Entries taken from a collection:

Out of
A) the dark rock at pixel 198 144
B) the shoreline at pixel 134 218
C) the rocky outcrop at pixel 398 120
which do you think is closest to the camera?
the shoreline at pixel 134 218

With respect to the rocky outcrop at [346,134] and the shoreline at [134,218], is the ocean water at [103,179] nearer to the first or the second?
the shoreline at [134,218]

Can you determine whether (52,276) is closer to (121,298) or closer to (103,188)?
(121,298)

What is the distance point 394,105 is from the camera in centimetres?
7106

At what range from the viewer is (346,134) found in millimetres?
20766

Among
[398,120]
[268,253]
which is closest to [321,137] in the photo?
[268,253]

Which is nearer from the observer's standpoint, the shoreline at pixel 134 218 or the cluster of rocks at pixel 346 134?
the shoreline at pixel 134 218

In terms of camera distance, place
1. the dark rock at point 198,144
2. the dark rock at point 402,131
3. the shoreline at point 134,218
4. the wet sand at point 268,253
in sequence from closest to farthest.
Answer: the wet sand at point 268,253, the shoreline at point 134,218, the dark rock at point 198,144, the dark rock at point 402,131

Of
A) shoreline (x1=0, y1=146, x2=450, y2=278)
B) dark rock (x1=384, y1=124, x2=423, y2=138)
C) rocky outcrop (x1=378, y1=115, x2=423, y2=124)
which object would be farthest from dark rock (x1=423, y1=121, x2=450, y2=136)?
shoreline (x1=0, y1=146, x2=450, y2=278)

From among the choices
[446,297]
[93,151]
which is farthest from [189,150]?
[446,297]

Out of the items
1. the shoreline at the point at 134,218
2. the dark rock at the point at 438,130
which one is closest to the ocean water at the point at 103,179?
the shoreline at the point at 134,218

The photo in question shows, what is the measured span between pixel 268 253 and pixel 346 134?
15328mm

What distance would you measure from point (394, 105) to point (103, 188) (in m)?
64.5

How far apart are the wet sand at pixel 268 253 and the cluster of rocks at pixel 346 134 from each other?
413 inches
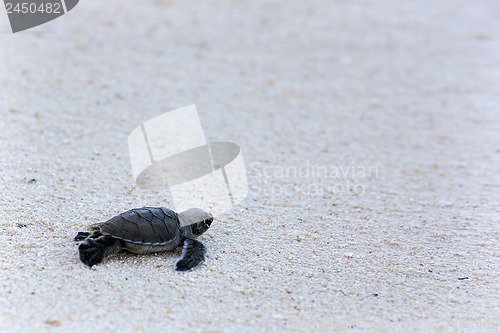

Exercise requirements: From the entries above, extract every line that contains the word "closest", matching its case exactly.

Solution:
which do you think is closest to the camera?
which is closest to [321,137] in the photo?
in sequence from closest to farthest.
which one is closest to the ocean water at the point at 103,179?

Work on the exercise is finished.